▶ [DOCUMENT TEXT]
◆ ◆ ◆
The Lincoln Motion Picture Company was an American film production company founded in 1916 by Noble Johnson and George Perry Johnson. Noble Johnson was president of the company, and the secretary was actor Clarence A. Brooks. Dr. James T. Smith was treasurer, and Dudley A. Brooks was the assistant secretary. The company is known as the first producer of race movies. Established in Omaha, Nebraska, the company relocated to Los Angeles the following year. It remained in operation until 1923, closing shortly after announcing a final project, The Heart of a Negro. The point of the creation of Lincoln's was to eliminate the stereotypical roles of "slapstick comedy" in Hollywood at the time for Black actors and actresses. "best advertised and most widely known Race Corporation in the world" is the famous slogan for the company.

Background 
In the first two decades of the 20th century, African American audiences were ignored by film studios. Because African American audiences were ignored, there was a high demand for films geared to catering to black audiences. Thus bringing about the need for black motion picture production companies.
◆ ◆ ◆
▶ [DATASET EXCERPTS]
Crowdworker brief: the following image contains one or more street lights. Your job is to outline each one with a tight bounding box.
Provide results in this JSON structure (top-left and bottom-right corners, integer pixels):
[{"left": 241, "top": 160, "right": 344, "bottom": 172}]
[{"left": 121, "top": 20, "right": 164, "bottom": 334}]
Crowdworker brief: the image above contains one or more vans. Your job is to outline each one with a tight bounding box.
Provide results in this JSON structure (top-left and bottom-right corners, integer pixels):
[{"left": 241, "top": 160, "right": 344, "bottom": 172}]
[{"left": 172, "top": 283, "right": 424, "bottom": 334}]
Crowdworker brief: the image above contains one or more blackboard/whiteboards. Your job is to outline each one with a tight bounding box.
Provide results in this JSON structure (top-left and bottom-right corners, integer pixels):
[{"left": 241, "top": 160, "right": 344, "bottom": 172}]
◆ ◆ ◆
Continue the account of the Lincoln Motion Picture Company, starting after its last sentence.

The Lincoln Motion Picture Company is considered the first all-Black movie production company, building a reputation for making films that showcased African American talent in the film industry. The company made and distributed only five films. The first film that was created and produced by the Lincoln Motion Picture Company was "The Realization of a Negro's Ambition" (1916). This was the first film that would portray and show the Black middle class. These films were limited to African American audiences in churches, schools, and "Colored Only" theaters, despite the Johnson brothers wanting a wider audience. Unfortunately, production expenses and low sales halted future films to be made and distributed. Noble left his position as president to become an actor at Universal Pictures, with Dr. James T. Smith taking over the position. Speculation tells that the films that starred Johnson were released by the company at this time were commercially more successful than the white owned Universal Studios.  The Lincoln Motion Picture Company lasted until 1921.

Although the Lincoln Motion Picture Company did not last long, it was influential in the African American community. This company inspired the movement of more ethnic movie companies.

Filmography

The Realization of a Negro's Ambition (1916) 
The Law of Nature (1916)
The Trooper of Company K (1917)
A Man's Duty (1919)
By Right of Birth (1921)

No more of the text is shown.